Exercise details:
No images, please. Copy each entry below exactly as it reads.

= Beginning of Section =

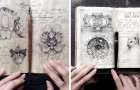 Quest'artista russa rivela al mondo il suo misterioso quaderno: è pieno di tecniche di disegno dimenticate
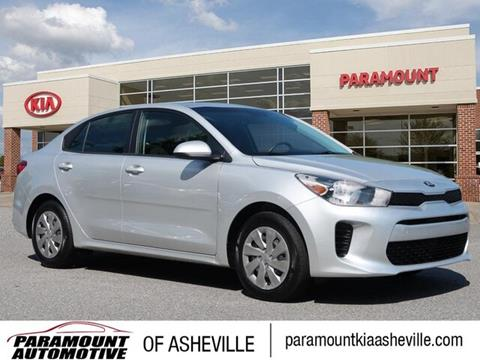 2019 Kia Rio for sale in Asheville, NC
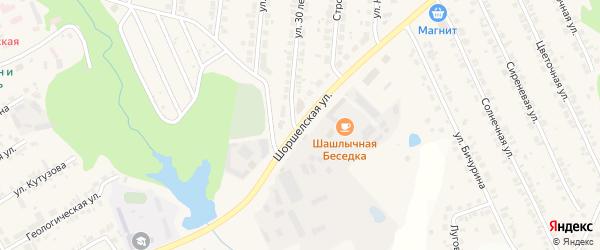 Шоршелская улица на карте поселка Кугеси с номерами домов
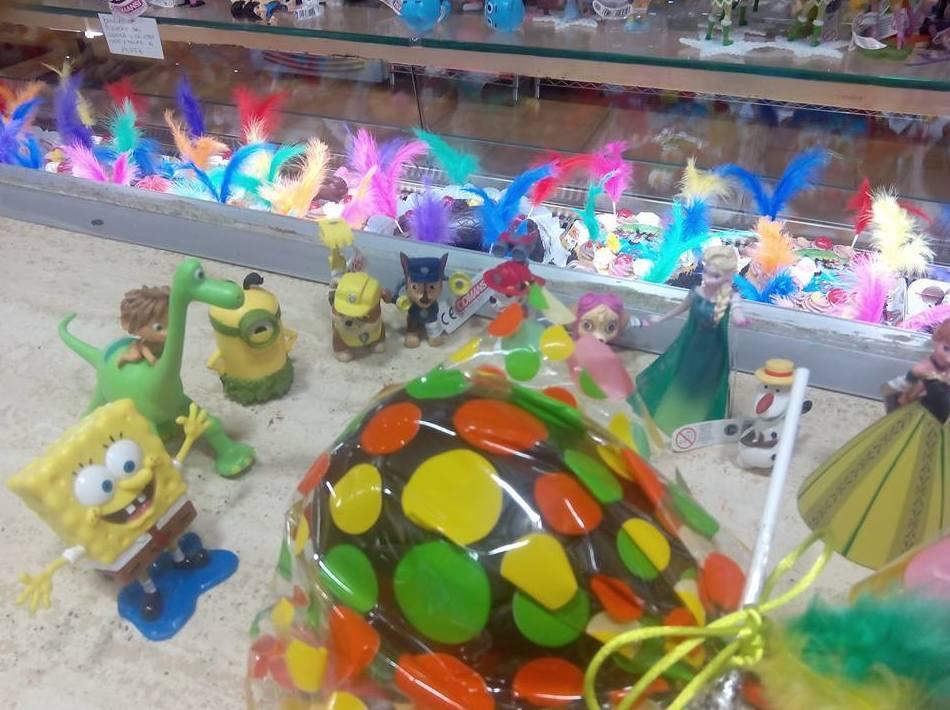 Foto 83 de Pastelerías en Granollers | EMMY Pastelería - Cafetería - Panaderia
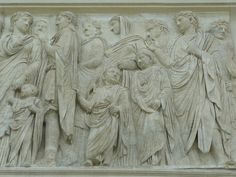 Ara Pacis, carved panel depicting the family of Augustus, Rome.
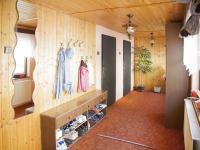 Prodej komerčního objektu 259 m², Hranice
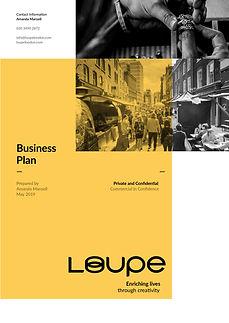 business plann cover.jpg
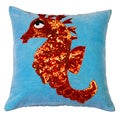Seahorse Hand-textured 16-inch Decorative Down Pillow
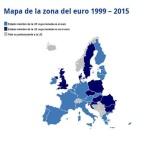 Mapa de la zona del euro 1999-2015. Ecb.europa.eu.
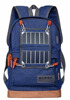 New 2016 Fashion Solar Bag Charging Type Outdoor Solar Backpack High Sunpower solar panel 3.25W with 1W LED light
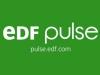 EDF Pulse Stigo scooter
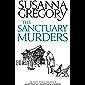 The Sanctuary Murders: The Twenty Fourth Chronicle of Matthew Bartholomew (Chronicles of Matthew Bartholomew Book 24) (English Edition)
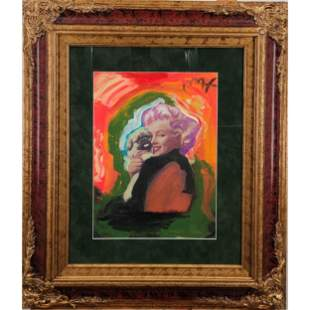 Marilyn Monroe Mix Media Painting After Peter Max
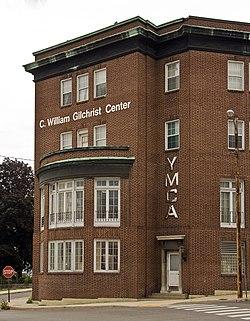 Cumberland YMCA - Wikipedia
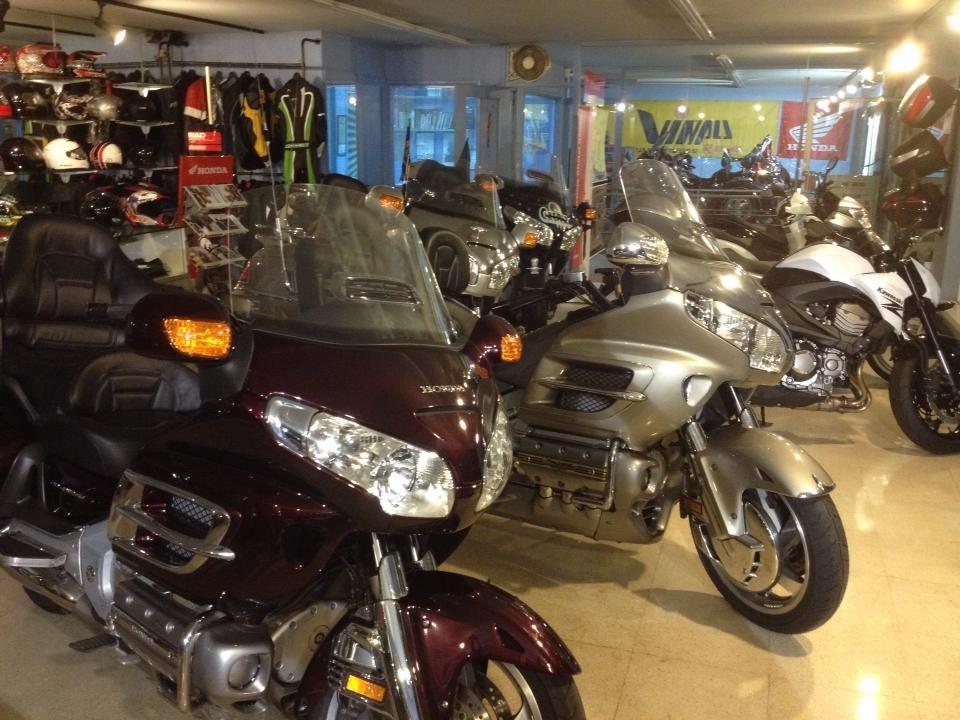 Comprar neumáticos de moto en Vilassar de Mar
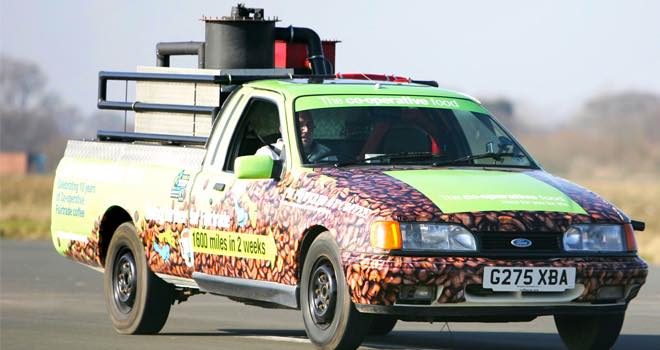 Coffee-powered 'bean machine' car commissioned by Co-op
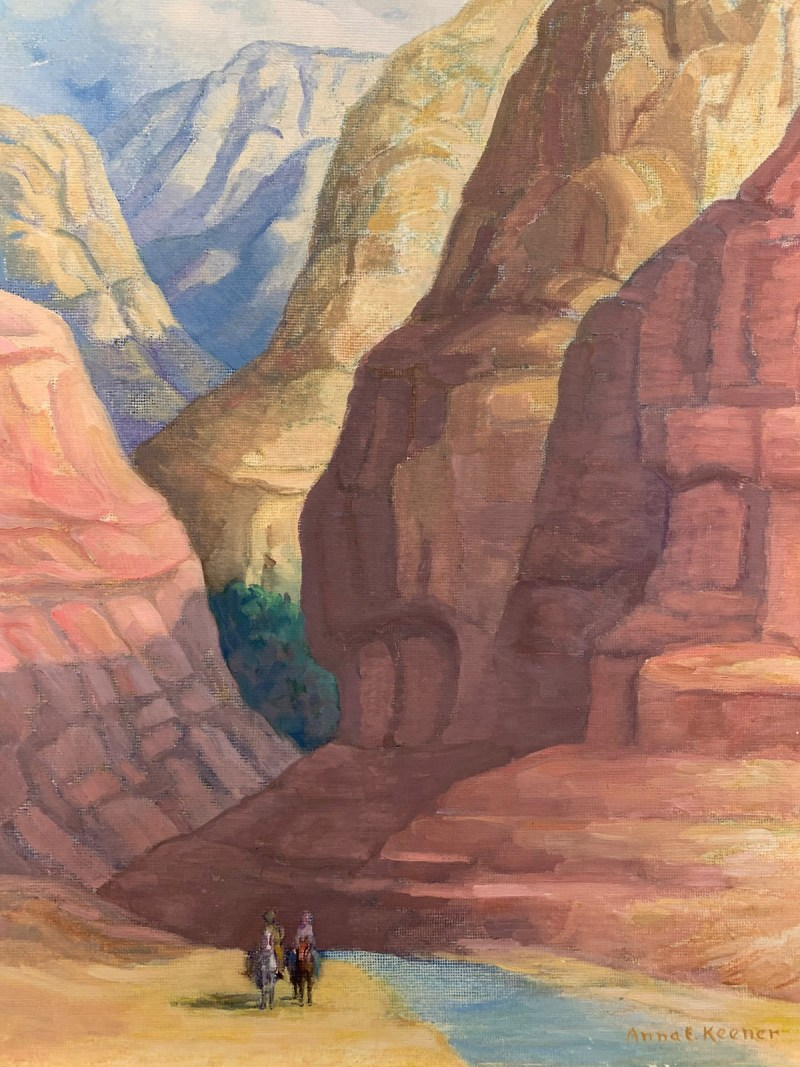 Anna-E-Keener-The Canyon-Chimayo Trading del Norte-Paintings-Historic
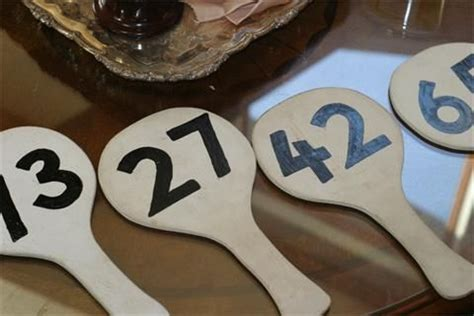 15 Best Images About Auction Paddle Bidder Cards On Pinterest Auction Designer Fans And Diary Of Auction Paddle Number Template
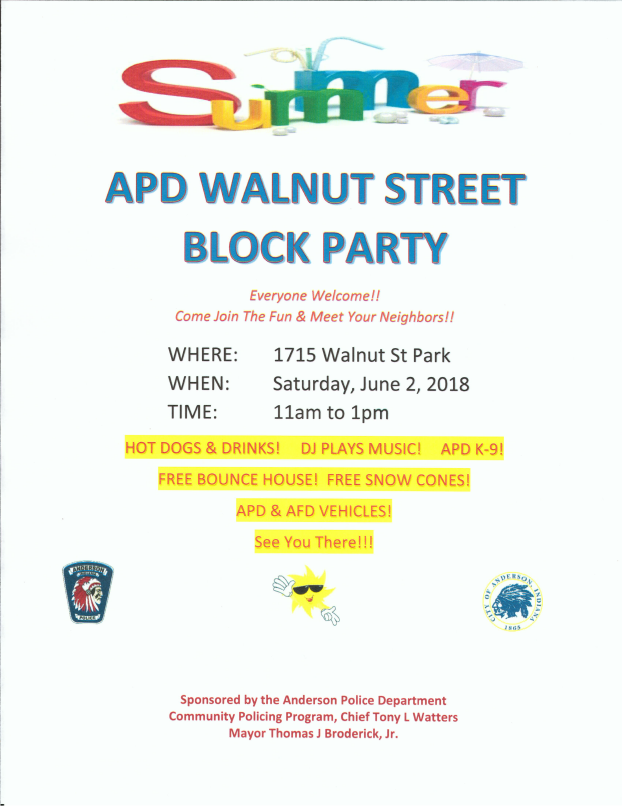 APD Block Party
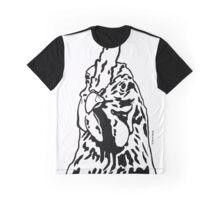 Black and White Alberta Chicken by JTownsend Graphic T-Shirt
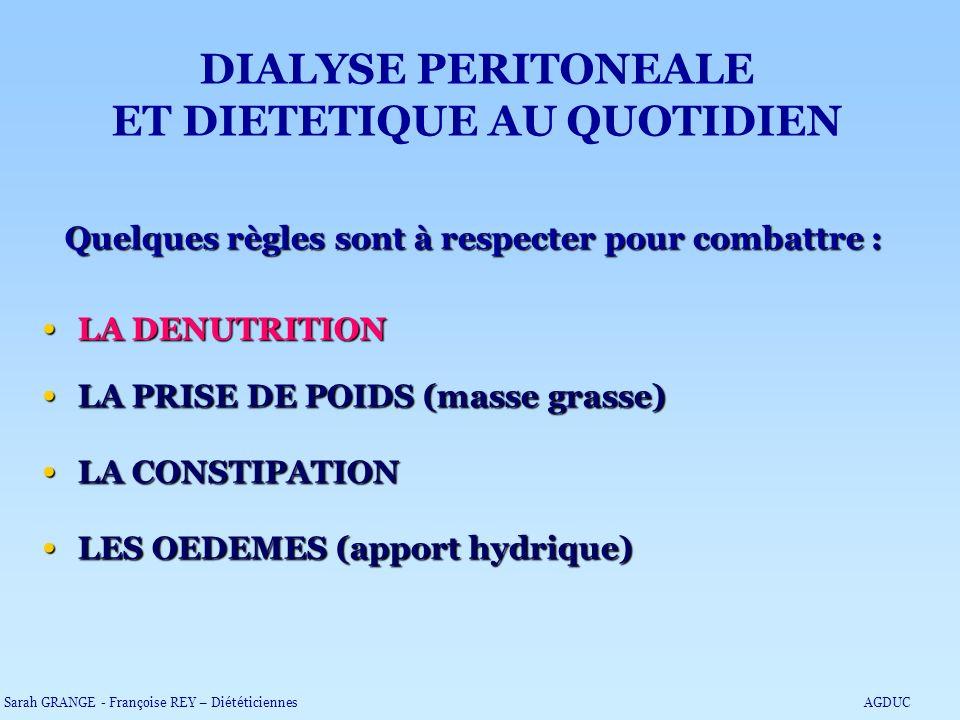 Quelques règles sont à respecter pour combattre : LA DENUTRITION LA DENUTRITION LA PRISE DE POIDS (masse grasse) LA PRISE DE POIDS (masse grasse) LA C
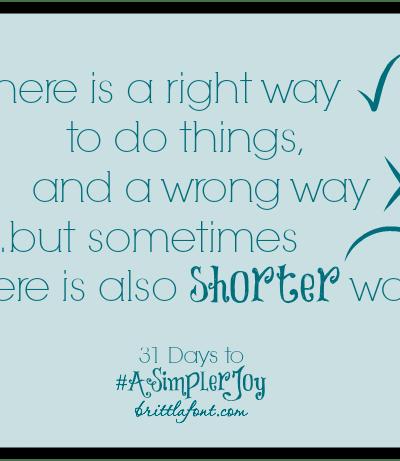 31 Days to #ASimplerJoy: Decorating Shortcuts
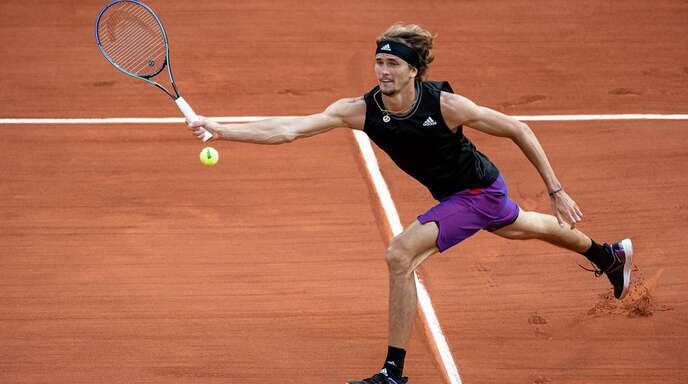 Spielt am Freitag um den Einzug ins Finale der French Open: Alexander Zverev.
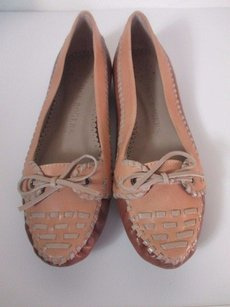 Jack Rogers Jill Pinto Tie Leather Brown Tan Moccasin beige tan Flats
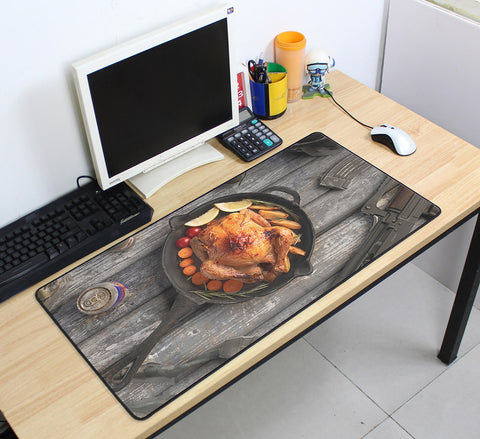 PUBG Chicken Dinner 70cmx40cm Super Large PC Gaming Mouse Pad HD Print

= End of Section =

Written reply:
 Quest'artista russa rivela al mondo il suo misterioso quaderno: è pieno di tecniche di disegno dimenticate
 2019 Kia Rio for sale in Asheville, NC
 Шоршелская улица на карте поселка Кугеси с номерами домов
 Foto 83 de Pastelerías en Granollers | EMMY Pastelería - Cafetería - Panaderia
 Ara Pacis, carved panel depicting the family of Augustus, Rome.
 Prodej komerčního objektu 259 m², Hranice
 business plann cover.jpg
Seahorse Hand-textured 16-inch Decorative Down Pillow
 Mapa de la zona del euro 1999-2015. Ecb.europa.eu.
 New 2016 Fashion Solar Bag Charging Type Outdoor Solar Backpack High Sunpower solar panel 3.25W with 1W LED light
 EDF Pulse Stigo scooter
 The Sanctuary Murders: The Twenty Fourth Chronicle of Matthew Bartholomew (Chronicles of Matthew Bartholomew Book 24) (English Edition)
 Marilyn Monroe Mix Media Painting After Peter Max
 Cumberland YMCA - Wikipedia
 Comprar neumáticos de moto en Vilassar de Mar
 Coffee-powered 'bean machine' car commissioned by Co-op
 Anna-E-Keener-The Canyon-Chimayo Trading del Norte-Paintings-Historic
 15 Best Images About Auction Paddle Bidder Cards On Pinterest Auction Designer Fans And Diary Of Auction Paddle Number Template
 APD Block Party
 Black and White Alberta Chicken by JTownsend Graphic T-Shirt
 Quelques règles sont à respecter pour combattre : LA DENUTRITION LA DENUTRITION LA PRISE DE POIDS (masse grasse) LA PRISE DE POIDS (masse grasse) LA C
 31 Days to #ASimplerJoy: Decorating Shortcuts
 Spielt am Freitag um den Einzug ins Finale der French Open: Alexander Zverev.
 Jack Rogers Jill Pinto Tie Leather Brown Tan Moccasin beige tan Flats
 PUBG Chicken Dinner 70cmx40cm Super Large PC Gaming Mouse Pad HD Print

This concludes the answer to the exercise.